Restaurants carry a significant cost to the owner in terms of rent, as well as acquiring space, equipment, general food, and other supplies. Depending on your financial muscle, the business is either funded by a financial institution such as a bank, or your savings. Whatever the case may be, it is important to cover yourself against any risk that may disrupt your business and cause you significant loses.
Most risks involved with restaurants and their related activities include:
Third party liability
Business disruption due to natural calamities or otherwise
Death of principal owner
While insurance may not stop these risks, it cushions the principal against the financial strain that comes with addressing these risks as they occur. For instance, if an employee or client gets hurt within your premises, they are in the right to sue you for the harm caused. General liability insurance protects you against these costs as it compensates the affected.
Nine types of insurance you will need for your restaurant business
Property – Property insurance covers you in case of fire or burglary within your premises. Property damaged or lost in this way will be compensated, helping you avoid major losses and be able to rebuild your business.

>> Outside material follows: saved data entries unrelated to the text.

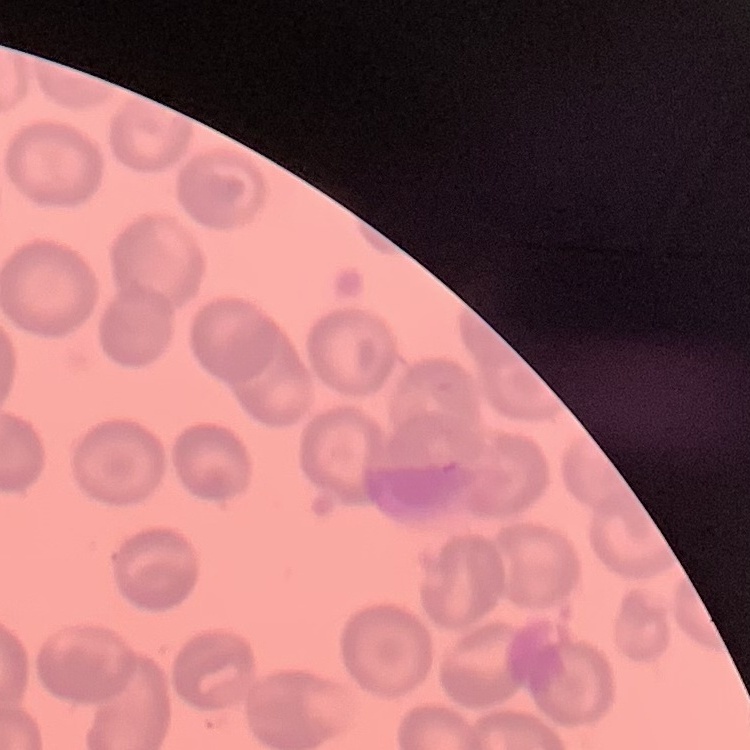
Summary:
  - Erythrocyte morphology: no rouleaux formation
  - Stain: Field's or Giemsa
  - Image type: square crop of a larger photomicrograph
  - Preparation: thin blood filmLocate every blood parasite and identify its species.
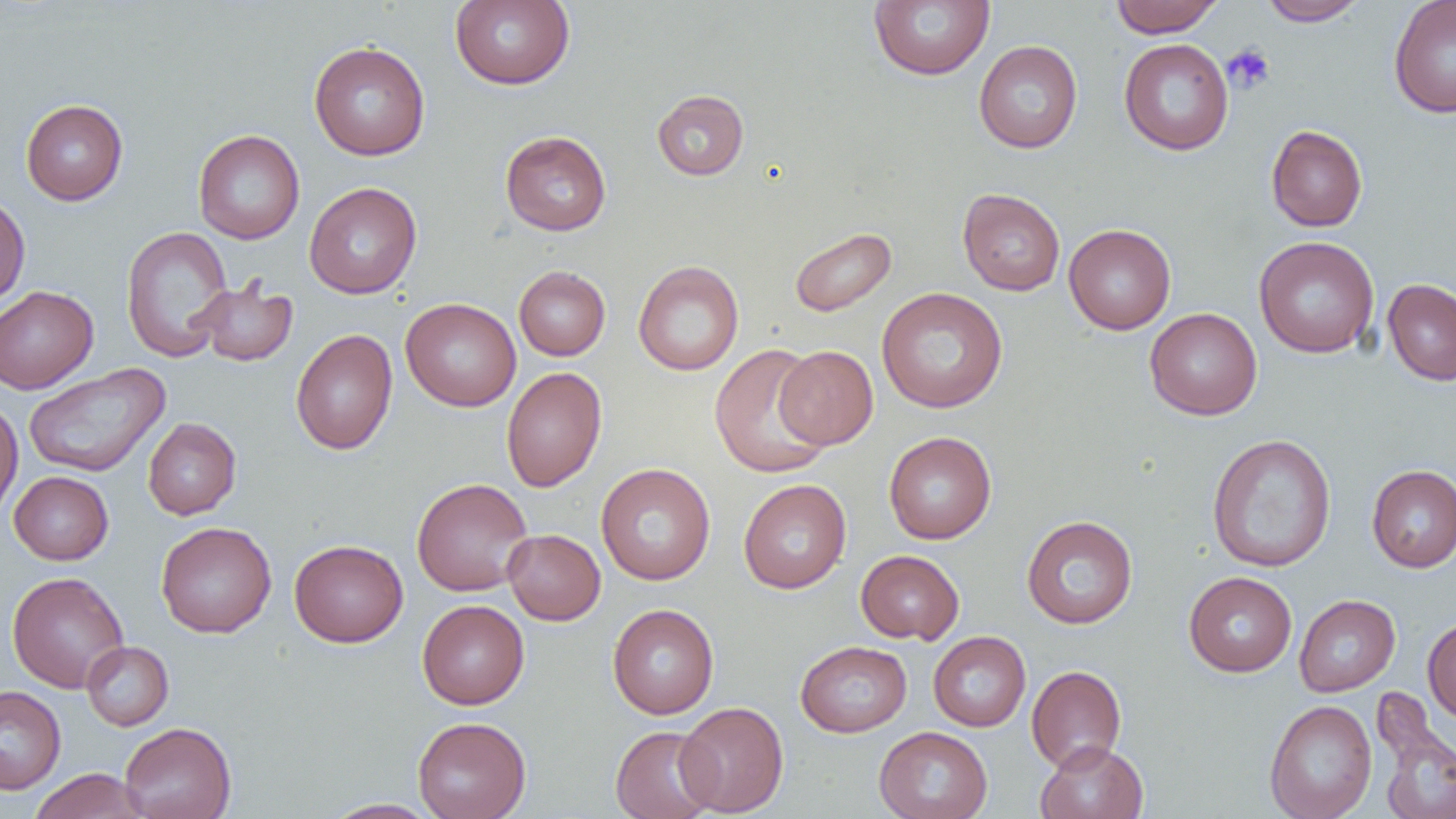

No blood parasites observed.

Approximate bounding boxes as [x1, y1, x2, y2] in pixels. Platelet locations: [1222, 43, 1275, 94]. Uninfected red blood cell locations: [450, 0, 575, 89], [868, 0, 995, 81], [1110, 0, 1223, 37], [1258, 0, 1368, 26], [1388, 0, 1456, 118], [1119, 39, 1234, 155], [973, 40, 1083, 153], [308, 41, 431, 160], [652, 89, 749, 180], [20, 99, 128, 205], [1266, 124, 1368, 231], [193, 129, 305, 244], [500, 130, 611, 235], [304, 181, 422, 299], [957, 188, 1066, 296], [0, 193, 30, 307], [1063, 223, 1176, 334], [120, 226, 234, 362], [788, 227, 896, 317], [1254, 236, 1379, 358], [633, 260, 744, 375], [514, 266, 610, 361], [190, 277, 299, 366], [1383, 278, 1456, 386], [0, 286, 98, 394], [877, 287, 1008, 413], [400, 298, 521, 411], [1144, 307, 1262, 420], [291, 329, 398, 455], [709, 343, 834, 478], [775, 345, 878, 449], [23, 364, 170, 478], [501, 367, 607, 492], [0, 400, 23, 523], [143, 417, 241, 519], [883, 431, 996, 544], [1206, 433, 1337, 572], [596, 463, 715, 585], [1366, 464, 1456, 572], [8, 471, 113, 565], [412, 478, 533, 596], [738, 479, 851, 593], [1021, 515, 1138, 629], [156, 521, 276, 638], [502, 529, 605, 625], [289, 539, 408, 647], [855, 550, 964, 644], [7, 571, 129, 693], [1184, 571, 1297, 677], [1293, 594, 1400, 696], [417, 600, 529, 709], [607, 603, 719, 719], [1422, 616, 1456, 723], [928, 631, 1030, 731], [795, 640, 912, 737], [81, 641, 173, 730], [1026, 665, 1126, 772], [0, 686, 66, 794], [1372, 689, 1456, 819], [1264, 699, 1377, 819], [676, 701, 789, 816], [413, 716, 531, 819], [119, 722, 236, 819], [610, 725, 719, 819], [874, 726, 993, 819], [1035, 740, 1148, 819], [28, 768, 149, 819], [321, 798, 442, 818]. Slide-level diagnosis: no evidence of blood parasites. One field of a larger specimen. Light microscopy. Image is 1456×819 pixels. 1000x magnification. Thin blood smear.Name the cell type shown.
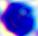

This is a leukocyte.

Photomicrograph. 400x magnification.Identify the blood parasite species.
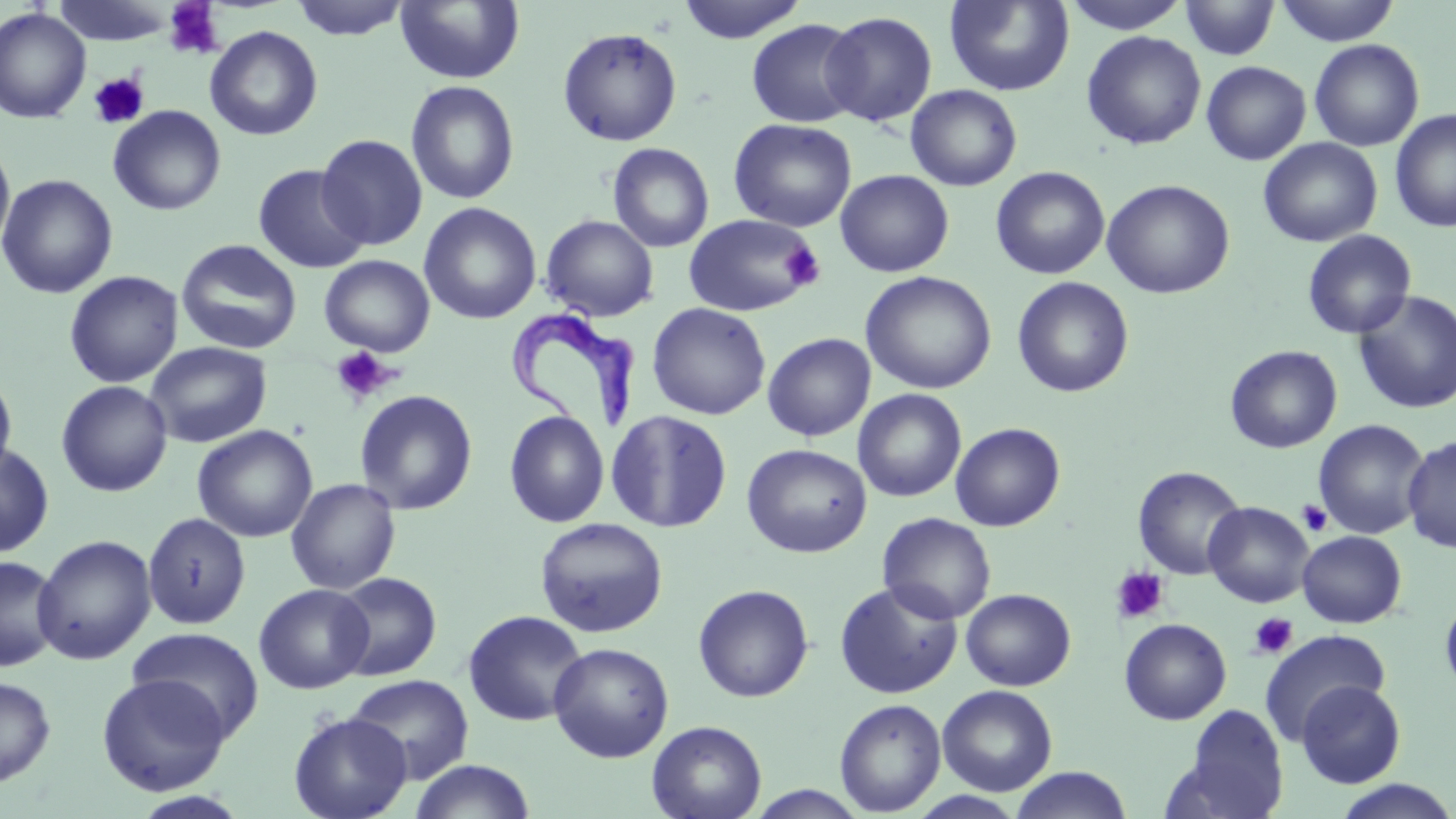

Business insurance – This is designed to cover you against business disruption. As a business owner, it pays you income for the number of days your business has been affected due to natural calamities or circumstances beyond your control.
General liability – This applies to third parties within your premises such as customers. If they get hurt while in your restaurant, they are liable for compensation. To protect yourself from this financial cost, a general liability cover is a must-have.
Liquor liability insurance – Most restaurants serve alcohol separately. If you serve alcohol at your establishment, you need a liquor insurance cover in addition to your beer or liquor license. This is to cover the cost incurred when a customer gets hurt as a result of alcohol consumed in your restaurant.
Health Insurance – Running a restaurant involves having a number of employees both full and part-time. Since the industry is highly competitive, as well as a short-term plan for part-time employees especially, a few incentives such as a medical cover will encourage your employees, especially management and those on a full-time basis, to continue to stick around for the long term.
Unemployment Insurance – Although you as a business owner are not responsible for employees who’ve stopped working for you, unemployment insurance provides them an income until they are able to secure another job. This is a show of good faith by you as an employer and quite instrumental, especially if you terminate contracts of certain employees without ample notice.
Life Insurance – When in a business partnership with others, a life insurance cover for each party protects the other in case one party dies while the business is running. This cover aims to protect the remaining parties against the financial loss associated with the death of a business partner. These could be in the form of a business loan, a mortgage, or other financial expenses initially shared by two or more parties. Without a life insurance policy, all those things may become the responsibility of the remaining parties, depending on what you mutually agreed to offer to the bank as collateral upon starting the business. Financial institutions providing business loans may also insist on acquiring life insurance just in case the principal dies before finishing on repayment. This makes it possible for them to recover the owed amounts from life insurance of the principal.
Food contamination insurance – Since restaurants buy food in bulk, they are heavily reliant on refrigerators and freezers to keep the food fresh. Power loss for long hours may cause these foods to go bad, causing losses. Food contamination insurance compensates the owner in the event of such a scenario, eliminating that genre of loss as a part of the restaurant’s financial vulnerability.
Insurance remains a broad subject and entails various risks to the business, the owners, supporting staff, customers, and equipment. By speaking to an insurance expert, you will be able to determine the must have insurance covers for your restaurant. All nine of the above insurance types are indeed a worthy investment, as any such risk can happen at any time, regardless of the measures you create to prevent them.